**Exercise aim**
Reproduce, word for word, the portion of the zombie article below that begins at the words "What is more" and stops after "on those nights.".

**Source passage**
──────

Clues from the dead help unearth history

  • Thomas Gaskin Special for The Herald
  • Friday, October 31, 2014 6:12pm
  • Life

What is more popular than zombies, especially this time of the year?

The American public seems to have an insatiable appetite for the unburied matched only by a zombie’s craving for human flesh. Whether it is the staggering zombies of George Romero’s 1968 “Night of the Living Dead” or the surprisingly nimble, choreographed undead of Michael Jackson’s 1982 “Thriller” or the 2004 zom-rom-com, “Shaun of the Dead” or the hyper fast flesh eaters in Brad Pitt’s 2013 “World War Z,” the dead are alive.

Zombies are now more popular than sports. The first two Sunday episodes of the fifth season of “The Walking Dead” in October were seen by more television viewers than the NFL games on those nights.

As a historian, I confess the unburied have always attracted my morbid curiosity. Throughout United States history there have been a disturbing number of gravesites from which prominent historical figures have risen.

──────

**Excerpted data**
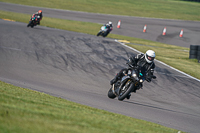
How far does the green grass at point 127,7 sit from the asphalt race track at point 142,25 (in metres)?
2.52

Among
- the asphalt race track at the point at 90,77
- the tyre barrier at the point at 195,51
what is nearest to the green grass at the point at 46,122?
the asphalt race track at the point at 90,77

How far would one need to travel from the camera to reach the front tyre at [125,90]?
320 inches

──────

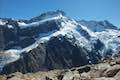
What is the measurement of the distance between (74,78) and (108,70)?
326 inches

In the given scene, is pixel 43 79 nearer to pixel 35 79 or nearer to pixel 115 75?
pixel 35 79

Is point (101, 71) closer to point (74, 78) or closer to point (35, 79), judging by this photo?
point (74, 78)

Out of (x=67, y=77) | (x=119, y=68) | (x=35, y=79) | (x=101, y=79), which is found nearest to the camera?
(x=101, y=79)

──────

**Answer area**
What is more popular than zombies, especially this time of the year?

The American public seems to have an insatiable appetite for the unburied matched only by a zombie’s craving for human flesh. Whether it is the staggering zombies of George Romero’s 1968 “Night of the Living Dead” or the surprisingly nimble, choreographed undead of Michael Jackson’s 1982 “Thriller” or the 2004 zom-rom-com, “Shaun of the Dead” or the hyper fast flesh eaters in Brad Pitt’s 2013 “World War Z,” the dead are alive.

Zombies are now more popular than sports. The first two Sunday episodes of the fifth season of “The Walking Dead” in October were seen by more television viewers than the NFL games on those nights.